◆ **What is required**
Gather every line below that contains the string "instances" and copy each one out. Case counts, so match capital and small letters precisely.

Stored records:
>> begin
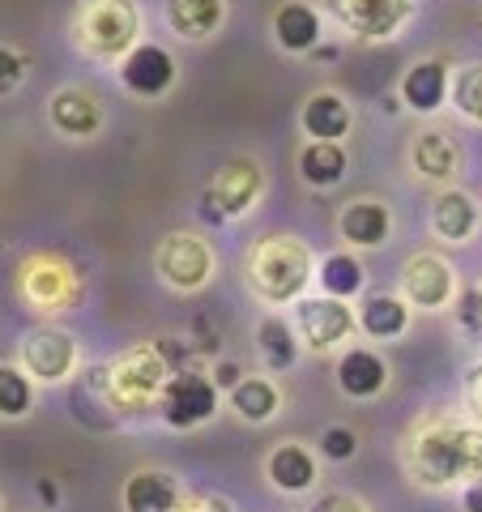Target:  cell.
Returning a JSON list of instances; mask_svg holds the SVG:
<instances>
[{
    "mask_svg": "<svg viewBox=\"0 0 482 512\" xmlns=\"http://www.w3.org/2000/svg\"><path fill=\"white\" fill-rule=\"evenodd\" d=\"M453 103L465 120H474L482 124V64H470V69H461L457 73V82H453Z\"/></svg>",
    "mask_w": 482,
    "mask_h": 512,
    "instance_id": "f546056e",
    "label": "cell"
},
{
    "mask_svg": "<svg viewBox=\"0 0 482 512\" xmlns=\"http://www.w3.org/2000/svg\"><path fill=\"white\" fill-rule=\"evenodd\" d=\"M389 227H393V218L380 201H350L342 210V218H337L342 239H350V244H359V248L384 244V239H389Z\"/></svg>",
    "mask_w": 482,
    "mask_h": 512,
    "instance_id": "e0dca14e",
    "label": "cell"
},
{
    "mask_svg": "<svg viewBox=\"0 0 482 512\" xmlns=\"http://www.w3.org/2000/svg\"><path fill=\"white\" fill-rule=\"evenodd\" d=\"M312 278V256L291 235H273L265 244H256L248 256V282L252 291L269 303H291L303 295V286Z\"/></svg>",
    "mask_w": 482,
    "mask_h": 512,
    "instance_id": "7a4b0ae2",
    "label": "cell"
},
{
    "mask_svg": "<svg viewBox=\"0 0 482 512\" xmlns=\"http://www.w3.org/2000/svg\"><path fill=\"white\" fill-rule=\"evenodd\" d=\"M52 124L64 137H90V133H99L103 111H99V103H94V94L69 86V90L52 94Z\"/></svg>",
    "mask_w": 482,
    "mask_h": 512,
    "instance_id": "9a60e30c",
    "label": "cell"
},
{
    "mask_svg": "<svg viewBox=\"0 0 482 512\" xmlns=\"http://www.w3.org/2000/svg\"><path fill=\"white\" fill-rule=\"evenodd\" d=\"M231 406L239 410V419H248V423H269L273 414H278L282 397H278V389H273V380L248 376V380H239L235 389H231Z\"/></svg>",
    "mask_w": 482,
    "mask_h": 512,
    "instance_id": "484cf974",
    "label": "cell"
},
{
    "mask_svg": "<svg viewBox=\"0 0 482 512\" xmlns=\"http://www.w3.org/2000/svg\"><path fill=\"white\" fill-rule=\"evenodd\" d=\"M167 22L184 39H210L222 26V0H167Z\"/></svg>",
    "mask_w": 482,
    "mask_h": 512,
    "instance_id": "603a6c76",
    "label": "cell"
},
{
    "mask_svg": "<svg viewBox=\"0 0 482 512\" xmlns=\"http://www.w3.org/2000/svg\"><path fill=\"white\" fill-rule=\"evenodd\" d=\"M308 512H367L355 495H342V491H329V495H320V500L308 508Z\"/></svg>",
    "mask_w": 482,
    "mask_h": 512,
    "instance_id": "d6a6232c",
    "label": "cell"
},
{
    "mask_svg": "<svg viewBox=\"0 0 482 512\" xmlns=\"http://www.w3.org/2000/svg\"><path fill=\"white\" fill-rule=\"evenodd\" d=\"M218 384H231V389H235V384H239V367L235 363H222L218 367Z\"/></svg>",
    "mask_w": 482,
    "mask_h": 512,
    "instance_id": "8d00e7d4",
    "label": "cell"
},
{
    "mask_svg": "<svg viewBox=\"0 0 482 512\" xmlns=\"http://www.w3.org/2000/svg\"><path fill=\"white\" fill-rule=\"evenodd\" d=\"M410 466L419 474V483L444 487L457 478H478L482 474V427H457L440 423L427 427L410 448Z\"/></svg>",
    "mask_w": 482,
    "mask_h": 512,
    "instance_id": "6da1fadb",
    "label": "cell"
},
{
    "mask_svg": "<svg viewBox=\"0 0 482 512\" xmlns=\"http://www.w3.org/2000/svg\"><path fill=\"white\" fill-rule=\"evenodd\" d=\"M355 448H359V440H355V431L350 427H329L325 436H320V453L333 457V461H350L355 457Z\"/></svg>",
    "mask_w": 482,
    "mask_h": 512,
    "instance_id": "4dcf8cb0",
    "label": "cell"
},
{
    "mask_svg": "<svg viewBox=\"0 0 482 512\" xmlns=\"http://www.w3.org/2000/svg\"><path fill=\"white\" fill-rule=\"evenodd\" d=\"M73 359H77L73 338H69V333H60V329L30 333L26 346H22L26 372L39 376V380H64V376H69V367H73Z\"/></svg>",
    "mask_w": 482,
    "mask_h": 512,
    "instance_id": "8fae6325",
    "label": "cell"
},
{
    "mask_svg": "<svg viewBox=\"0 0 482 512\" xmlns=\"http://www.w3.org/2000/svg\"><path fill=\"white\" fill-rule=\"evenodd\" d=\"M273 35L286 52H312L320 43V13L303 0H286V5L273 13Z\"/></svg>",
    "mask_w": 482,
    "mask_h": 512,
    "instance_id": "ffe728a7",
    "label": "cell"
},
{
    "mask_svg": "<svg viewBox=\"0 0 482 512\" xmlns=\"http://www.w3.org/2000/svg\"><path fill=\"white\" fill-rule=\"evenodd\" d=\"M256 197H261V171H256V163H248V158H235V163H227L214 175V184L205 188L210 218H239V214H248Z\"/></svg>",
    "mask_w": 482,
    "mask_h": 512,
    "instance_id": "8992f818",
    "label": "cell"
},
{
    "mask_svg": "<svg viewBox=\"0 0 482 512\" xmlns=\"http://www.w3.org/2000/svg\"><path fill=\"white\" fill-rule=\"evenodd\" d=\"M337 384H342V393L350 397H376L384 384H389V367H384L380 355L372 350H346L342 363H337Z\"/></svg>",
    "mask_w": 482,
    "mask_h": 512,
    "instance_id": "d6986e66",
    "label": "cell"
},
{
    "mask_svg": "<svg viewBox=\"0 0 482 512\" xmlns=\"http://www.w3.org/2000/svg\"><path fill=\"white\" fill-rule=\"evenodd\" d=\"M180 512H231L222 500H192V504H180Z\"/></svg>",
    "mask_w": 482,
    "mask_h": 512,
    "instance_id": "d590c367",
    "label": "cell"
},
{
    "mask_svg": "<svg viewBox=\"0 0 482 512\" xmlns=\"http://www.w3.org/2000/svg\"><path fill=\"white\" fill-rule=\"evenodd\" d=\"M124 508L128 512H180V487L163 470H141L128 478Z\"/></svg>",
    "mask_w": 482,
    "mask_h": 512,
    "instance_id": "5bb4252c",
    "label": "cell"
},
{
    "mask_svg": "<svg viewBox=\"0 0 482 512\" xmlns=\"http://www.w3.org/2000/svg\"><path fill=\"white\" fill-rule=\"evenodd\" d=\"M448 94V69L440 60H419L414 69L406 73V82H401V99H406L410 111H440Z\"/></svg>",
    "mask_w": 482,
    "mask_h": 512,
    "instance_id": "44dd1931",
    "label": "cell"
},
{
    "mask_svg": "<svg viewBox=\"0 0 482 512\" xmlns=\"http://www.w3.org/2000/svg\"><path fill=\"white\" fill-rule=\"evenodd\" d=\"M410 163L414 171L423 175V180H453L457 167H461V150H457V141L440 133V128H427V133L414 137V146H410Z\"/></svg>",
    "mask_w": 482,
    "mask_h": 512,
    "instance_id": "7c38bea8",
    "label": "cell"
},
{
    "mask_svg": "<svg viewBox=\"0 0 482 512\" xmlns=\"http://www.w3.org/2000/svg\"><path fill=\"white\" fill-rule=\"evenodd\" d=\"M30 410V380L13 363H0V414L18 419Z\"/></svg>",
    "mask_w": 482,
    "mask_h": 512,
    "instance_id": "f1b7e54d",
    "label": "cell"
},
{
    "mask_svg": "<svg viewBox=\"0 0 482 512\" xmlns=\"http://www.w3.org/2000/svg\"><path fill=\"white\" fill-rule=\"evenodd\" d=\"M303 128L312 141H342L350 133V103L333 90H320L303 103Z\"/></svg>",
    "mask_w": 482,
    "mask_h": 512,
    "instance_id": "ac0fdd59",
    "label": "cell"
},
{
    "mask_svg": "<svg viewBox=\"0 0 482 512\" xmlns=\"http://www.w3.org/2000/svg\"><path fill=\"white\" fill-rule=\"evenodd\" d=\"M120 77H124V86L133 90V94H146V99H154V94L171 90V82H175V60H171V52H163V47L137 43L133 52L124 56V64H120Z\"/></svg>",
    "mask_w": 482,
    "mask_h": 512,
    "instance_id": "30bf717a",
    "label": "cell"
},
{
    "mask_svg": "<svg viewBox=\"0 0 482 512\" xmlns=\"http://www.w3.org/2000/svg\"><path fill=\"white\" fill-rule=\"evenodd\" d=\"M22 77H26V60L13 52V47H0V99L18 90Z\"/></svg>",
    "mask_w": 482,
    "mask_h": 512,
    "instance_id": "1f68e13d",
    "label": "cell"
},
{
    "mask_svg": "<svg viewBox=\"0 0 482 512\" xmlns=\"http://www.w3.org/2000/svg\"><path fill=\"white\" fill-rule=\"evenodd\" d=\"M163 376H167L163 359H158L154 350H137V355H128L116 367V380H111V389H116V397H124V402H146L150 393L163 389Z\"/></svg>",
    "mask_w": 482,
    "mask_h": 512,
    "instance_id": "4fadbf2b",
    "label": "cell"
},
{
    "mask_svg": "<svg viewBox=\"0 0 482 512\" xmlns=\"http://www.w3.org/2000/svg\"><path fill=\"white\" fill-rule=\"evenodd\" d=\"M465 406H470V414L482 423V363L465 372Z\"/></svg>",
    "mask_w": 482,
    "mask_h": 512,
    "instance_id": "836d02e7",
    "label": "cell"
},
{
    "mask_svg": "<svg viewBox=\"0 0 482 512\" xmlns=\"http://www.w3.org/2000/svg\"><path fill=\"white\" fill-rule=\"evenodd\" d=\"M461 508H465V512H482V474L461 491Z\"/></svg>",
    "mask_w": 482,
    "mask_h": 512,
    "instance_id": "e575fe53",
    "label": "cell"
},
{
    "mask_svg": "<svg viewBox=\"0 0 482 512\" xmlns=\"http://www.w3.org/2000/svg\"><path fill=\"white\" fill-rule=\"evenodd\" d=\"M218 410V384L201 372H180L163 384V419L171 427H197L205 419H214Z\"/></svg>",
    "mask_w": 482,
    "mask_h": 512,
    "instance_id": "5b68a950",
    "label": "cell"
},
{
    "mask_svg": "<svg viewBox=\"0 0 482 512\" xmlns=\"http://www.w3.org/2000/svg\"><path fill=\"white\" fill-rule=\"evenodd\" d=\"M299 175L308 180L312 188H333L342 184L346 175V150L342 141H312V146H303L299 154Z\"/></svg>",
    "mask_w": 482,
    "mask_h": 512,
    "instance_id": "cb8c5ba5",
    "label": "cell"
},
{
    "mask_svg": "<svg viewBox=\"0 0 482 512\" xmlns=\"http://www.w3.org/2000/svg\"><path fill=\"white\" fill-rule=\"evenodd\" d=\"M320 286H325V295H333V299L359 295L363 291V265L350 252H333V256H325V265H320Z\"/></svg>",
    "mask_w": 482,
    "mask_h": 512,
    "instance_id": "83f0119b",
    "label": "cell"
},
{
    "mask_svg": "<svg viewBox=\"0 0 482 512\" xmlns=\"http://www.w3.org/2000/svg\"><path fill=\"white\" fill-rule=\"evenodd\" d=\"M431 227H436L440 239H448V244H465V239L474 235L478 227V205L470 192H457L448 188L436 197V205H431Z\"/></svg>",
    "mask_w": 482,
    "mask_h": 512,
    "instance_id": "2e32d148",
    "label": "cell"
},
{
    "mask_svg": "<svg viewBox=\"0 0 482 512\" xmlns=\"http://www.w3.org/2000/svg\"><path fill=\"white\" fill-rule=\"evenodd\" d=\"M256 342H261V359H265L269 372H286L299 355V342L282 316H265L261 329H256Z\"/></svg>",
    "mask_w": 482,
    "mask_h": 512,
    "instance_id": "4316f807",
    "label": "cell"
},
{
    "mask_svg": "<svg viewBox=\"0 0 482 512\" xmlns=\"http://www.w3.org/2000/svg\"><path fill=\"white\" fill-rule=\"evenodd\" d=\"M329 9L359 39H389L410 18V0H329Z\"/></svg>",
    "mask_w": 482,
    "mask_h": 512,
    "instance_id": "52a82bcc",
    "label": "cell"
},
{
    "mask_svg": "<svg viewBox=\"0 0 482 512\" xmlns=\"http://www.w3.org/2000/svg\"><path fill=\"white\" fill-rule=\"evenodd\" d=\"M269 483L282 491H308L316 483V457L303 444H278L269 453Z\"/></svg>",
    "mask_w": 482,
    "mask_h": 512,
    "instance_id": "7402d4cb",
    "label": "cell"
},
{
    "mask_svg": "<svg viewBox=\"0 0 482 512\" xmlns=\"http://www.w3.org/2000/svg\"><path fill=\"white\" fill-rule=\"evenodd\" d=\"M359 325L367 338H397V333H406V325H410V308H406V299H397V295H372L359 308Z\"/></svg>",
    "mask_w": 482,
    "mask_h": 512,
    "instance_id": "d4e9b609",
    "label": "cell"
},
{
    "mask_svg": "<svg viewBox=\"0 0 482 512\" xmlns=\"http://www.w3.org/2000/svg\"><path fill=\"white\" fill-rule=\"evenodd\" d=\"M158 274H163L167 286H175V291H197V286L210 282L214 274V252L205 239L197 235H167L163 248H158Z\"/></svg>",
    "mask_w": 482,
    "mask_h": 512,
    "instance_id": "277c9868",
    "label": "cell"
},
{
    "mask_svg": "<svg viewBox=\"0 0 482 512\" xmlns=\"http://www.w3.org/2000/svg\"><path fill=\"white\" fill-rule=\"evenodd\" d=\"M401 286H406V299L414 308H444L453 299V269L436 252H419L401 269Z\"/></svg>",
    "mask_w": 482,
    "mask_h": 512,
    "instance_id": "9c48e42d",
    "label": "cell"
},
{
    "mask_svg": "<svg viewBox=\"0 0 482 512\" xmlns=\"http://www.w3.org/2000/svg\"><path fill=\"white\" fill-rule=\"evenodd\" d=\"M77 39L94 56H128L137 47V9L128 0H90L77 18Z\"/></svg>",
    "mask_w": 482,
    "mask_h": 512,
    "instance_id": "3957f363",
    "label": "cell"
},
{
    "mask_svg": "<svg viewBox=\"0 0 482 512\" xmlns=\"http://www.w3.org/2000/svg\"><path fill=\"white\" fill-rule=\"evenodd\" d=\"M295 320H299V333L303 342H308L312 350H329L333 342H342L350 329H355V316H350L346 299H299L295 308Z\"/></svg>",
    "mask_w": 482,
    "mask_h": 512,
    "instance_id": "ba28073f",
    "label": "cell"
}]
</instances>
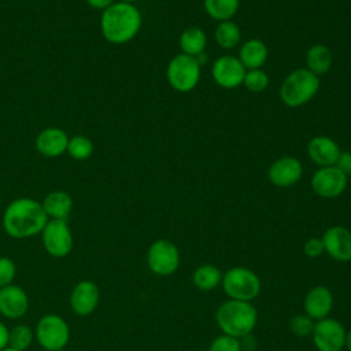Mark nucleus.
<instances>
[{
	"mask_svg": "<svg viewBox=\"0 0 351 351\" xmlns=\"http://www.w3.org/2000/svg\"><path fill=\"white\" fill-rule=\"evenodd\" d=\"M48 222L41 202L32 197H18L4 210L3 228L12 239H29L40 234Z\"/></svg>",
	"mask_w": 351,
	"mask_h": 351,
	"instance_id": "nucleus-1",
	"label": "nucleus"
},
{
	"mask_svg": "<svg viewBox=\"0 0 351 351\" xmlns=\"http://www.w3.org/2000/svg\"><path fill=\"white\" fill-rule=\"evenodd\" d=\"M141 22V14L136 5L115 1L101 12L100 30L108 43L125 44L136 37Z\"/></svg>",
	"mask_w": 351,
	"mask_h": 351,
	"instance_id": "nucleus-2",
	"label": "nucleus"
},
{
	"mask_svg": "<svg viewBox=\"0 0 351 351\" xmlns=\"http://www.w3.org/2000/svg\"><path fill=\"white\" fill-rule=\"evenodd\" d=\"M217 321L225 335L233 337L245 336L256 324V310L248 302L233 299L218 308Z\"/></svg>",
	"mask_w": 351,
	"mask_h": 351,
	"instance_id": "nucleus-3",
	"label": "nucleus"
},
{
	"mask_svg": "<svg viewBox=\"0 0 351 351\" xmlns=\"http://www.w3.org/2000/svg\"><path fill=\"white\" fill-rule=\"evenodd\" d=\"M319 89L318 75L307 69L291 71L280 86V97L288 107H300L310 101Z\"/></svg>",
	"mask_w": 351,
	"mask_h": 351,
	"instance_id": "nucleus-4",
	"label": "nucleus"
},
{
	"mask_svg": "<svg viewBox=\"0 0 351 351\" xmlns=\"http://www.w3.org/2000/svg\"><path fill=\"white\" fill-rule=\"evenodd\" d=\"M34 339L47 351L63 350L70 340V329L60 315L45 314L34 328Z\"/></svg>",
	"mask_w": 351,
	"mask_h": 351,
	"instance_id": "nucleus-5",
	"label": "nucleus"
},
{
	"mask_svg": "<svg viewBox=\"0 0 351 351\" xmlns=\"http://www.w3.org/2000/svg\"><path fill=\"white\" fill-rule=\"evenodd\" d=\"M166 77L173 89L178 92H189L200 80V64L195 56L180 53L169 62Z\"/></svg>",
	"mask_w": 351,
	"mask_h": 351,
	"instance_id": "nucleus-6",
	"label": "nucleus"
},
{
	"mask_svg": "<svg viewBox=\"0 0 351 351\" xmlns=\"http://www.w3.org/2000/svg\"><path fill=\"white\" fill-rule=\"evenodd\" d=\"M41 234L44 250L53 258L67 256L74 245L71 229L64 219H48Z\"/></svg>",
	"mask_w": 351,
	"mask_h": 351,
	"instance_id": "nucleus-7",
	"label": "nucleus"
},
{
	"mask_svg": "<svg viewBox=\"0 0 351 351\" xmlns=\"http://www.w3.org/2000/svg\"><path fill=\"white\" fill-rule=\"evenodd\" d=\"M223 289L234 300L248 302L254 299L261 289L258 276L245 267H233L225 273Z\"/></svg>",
>> end
◆ **The reply**
Returning a JSON list of instances; mask_svg holds the SVG:
<instances>
</instances>
<instances>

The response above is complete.